まず4時間越えの上映時間に躊躇を覚えてしまう人も多いのでは。予告編は、流れる現代のアムステルダムの映像の美しさとそこに被さるナレーションの不穏さがなんとも印象的ですが、本編はこの予告編の形態が4時間以上続くと考えてもらってまず間違いないです。

おそらくマックイーン監督は、あえてアムステルダム各所を捉えた映像の空間配置も、ナレーションの時間軸もシャッフルしているため、明確な起承転結は存在せず、時にどれだけの時間が経ったのか、時間間隔を見失いそうにすらなります。

マックイーン監督が本作で時間をかけて描いたのは、人々が往来し、穏やかに生活する(といっても政治デモが結構盛んだけど)アムステルダムの都市の各所に埋め込まれた、わずか80年ほど前の迫害と流血の記憶です。

作中に頻出する"demolished(破壊された、撤去された)"という言葉が示すように、都市は破壊と再生、そして変質を繰り返す場でもあり、古い記憶は棄却され地面の奥底に埋め込まれていきます。そこには未来への前進という肯定的な側面があることは十分理解できるものの、この言葉を聞くたびに、暗い過去を今と切り離し、抹消してしまいたい、という断固たる都市そのものの強い意思が伝わってくるようで、軽い衝撃が走ります。

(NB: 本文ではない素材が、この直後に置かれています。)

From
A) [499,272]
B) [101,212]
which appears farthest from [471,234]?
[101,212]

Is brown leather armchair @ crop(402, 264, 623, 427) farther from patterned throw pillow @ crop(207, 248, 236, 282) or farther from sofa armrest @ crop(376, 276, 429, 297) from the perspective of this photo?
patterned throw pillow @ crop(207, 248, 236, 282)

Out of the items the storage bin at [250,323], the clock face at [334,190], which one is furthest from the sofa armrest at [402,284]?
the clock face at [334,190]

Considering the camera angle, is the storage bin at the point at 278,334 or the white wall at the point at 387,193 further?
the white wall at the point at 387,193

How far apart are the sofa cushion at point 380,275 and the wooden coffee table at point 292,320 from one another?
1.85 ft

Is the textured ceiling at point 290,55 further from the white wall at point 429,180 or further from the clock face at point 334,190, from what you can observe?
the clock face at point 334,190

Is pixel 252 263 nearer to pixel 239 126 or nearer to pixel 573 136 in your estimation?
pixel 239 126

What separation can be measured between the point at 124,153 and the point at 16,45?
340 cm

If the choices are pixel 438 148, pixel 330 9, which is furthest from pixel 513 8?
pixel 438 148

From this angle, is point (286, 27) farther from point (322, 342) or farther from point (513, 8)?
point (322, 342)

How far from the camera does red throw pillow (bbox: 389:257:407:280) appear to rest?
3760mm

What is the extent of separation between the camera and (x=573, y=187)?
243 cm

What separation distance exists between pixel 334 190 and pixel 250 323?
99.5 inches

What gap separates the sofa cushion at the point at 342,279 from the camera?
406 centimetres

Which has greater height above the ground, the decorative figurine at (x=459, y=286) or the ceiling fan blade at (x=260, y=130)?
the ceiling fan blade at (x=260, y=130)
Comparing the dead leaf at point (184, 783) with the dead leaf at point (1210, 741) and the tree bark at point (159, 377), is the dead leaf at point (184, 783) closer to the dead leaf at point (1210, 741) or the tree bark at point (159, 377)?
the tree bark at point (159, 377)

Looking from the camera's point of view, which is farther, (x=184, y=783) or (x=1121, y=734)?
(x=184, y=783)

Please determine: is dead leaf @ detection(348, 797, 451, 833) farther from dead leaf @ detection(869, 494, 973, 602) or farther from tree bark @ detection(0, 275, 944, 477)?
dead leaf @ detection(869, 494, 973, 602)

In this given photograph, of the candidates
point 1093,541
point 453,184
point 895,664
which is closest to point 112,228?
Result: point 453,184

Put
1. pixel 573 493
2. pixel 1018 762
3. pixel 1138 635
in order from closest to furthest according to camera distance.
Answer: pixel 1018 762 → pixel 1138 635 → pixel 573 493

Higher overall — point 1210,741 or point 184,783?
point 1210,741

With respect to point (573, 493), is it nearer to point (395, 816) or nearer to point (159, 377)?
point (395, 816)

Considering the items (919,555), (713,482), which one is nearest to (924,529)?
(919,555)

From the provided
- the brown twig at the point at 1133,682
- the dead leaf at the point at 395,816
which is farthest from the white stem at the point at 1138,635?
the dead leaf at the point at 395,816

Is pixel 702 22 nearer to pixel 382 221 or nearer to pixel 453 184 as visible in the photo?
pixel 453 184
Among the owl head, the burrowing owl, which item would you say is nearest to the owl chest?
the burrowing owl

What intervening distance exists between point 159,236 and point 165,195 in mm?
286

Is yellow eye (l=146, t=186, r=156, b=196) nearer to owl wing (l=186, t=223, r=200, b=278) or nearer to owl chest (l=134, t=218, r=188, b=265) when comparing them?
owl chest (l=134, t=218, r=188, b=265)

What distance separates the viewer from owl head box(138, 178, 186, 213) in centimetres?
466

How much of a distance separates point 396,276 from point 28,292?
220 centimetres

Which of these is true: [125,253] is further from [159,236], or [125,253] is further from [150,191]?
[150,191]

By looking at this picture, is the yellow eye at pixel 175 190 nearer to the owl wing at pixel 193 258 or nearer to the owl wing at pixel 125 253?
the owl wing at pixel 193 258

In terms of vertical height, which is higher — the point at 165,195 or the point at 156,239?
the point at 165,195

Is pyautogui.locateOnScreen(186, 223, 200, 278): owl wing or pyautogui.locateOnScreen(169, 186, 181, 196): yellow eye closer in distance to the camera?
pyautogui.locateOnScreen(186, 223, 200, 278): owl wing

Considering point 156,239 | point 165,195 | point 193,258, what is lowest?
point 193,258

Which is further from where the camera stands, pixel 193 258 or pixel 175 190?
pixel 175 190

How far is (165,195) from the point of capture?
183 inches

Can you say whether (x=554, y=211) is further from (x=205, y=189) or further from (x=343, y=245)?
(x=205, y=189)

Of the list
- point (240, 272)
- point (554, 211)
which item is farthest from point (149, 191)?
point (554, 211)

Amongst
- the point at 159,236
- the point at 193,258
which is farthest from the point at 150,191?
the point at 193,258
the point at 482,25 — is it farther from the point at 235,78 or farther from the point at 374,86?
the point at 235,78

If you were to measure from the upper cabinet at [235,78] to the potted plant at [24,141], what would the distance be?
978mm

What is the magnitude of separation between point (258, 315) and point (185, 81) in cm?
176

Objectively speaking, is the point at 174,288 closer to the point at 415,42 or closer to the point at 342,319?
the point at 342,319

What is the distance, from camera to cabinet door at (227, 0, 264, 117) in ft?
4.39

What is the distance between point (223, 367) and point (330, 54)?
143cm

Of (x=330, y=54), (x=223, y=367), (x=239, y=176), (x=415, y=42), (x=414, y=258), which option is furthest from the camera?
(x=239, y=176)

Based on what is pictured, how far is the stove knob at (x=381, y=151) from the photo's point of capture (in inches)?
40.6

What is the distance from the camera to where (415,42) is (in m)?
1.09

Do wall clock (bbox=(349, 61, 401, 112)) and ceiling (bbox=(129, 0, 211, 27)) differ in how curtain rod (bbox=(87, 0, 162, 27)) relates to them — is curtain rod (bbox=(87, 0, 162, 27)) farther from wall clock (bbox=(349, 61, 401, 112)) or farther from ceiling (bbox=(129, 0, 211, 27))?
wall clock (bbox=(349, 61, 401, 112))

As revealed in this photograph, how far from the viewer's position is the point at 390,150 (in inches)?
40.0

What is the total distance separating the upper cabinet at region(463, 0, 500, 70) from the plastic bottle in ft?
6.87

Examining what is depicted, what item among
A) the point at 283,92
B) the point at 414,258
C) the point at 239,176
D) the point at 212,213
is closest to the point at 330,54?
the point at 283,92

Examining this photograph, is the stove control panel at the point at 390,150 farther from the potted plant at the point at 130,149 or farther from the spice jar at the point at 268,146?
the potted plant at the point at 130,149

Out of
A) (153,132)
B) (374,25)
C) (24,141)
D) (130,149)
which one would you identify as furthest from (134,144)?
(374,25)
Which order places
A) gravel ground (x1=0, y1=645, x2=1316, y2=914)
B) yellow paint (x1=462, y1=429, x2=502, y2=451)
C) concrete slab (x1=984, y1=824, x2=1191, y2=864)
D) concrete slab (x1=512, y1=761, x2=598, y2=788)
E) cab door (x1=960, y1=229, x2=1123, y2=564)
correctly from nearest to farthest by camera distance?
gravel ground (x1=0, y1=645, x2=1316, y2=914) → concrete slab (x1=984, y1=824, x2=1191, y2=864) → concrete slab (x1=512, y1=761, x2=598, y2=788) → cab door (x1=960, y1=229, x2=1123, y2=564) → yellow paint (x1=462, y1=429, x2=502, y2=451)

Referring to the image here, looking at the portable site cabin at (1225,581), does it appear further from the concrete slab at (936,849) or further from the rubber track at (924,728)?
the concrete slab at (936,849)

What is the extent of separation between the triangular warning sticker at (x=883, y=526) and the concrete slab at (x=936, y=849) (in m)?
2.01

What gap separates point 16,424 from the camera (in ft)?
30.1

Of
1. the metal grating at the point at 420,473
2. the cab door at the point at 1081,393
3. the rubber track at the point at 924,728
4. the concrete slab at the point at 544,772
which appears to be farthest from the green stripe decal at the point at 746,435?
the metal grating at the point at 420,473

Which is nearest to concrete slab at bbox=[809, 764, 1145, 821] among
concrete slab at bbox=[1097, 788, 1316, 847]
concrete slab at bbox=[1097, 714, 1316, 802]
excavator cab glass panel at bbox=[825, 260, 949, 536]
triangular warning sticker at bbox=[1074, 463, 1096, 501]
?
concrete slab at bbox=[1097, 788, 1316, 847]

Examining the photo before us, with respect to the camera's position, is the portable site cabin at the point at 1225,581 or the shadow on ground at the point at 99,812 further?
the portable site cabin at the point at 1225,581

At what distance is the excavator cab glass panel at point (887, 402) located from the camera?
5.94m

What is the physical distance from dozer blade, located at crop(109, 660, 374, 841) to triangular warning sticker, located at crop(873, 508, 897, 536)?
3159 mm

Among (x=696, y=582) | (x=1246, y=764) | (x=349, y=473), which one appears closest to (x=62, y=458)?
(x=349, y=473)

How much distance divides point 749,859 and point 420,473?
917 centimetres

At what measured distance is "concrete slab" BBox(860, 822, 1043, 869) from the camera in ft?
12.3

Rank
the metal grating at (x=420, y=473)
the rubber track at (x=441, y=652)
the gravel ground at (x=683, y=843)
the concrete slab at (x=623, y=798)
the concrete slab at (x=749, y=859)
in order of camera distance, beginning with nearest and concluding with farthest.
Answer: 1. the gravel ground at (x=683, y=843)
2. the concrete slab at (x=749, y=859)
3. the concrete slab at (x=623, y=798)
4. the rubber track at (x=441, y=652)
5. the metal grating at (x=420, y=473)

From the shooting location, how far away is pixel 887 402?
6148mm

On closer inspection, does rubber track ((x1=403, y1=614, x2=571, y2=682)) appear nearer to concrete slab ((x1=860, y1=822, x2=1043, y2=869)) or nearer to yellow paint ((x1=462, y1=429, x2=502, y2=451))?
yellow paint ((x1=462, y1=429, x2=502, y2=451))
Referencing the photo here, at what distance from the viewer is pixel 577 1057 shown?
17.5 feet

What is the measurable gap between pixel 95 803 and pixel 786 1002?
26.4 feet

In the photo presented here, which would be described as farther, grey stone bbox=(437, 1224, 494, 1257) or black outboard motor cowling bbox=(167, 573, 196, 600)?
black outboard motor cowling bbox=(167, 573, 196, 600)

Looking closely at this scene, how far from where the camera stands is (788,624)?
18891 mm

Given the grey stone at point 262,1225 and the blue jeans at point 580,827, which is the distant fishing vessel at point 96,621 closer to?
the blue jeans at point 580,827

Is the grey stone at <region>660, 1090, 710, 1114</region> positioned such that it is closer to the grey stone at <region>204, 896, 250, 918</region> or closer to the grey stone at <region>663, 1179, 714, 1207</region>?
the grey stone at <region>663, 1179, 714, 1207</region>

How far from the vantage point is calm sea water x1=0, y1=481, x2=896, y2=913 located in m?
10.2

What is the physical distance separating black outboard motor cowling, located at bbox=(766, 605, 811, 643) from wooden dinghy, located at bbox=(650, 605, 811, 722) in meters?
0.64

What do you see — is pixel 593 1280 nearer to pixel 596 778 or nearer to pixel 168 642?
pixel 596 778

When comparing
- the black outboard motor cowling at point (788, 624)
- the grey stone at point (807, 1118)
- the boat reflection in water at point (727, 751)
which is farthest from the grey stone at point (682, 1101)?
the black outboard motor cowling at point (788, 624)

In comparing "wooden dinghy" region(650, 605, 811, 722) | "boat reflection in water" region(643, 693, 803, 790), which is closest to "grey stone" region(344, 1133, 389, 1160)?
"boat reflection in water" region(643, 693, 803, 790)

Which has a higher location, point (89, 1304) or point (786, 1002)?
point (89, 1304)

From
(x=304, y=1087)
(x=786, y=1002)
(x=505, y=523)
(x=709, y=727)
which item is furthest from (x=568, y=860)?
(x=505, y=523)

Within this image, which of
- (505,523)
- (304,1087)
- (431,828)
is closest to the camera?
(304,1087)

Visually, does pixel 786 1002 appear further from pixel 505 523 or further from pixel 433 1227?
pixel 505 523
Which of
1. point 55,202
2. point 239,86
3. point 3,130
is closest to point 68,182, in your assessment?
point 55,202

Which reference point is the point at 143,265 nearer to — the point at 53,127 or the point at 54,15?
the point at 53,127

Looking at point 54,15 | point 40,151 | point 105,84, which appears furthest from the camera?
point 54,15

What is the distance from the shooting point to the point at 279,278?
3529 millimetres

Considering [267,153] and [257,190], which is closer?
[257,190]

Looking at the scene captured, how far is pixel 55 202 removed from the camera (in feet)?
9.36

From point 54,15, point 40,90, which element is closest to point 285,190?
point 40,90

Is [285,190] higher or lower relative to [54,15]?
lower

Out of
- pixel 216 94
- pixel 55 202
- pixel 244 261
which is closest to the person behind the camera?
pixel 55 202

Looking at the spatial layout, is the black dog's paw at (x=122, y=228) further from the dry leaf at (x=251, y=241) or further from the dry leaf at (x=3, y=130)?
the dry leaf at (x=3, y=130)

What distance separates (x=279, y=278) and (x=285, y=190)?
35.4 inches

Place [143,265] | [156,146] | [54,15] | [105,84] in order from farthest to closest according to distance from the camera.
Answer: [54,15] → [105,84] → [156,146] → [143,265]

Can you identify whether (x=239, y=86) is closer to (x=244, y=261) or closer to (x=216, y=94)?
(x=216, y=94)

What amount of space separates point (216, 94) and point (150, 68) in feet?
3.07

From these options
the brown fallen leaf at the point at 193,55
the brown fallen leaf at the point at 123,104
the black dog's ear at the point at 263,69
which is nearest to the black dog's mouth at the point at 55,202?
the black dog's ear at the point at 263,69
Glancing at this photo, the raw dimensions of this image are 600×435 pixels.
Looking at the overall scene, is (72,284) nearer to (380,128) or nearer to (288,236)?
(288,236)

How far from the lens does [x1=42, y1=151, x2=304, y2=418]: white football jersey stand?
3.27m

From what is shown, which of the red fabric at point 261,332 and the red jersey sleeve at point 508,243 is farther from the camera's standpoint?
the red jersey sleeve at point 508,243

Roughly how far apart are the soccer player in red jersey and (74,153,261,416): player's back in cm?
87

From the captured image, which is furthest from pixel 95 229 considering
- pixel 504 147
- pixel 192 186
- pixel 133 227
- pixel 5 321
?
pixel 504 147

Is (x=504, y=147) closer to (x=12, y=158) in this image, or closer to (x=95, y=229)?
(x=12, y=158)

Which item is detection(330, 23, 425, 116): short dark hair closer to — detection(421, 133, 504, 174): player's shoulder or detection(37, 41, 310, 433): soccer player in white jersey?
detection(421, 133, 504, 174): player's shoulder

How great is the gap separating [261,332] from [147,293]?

そうして清潔で洗練されたアムステルダムという都市の空気を人々は享受しているわけですが、果たしてかつての巨大な悲劇を現実の出来事としては忘れていいのか?とマックイーン監督は問いかけます。本作の時間的な厚み事態が、いかに忘れてはいけない記憶が「歴史化」しようとしているのかを知らしめているようです。

なかなか鑑賞には心構えが必要な作品ですが、こういったかなりの時間を要する作品こそ、劇場で観るべき作品と言えそうです。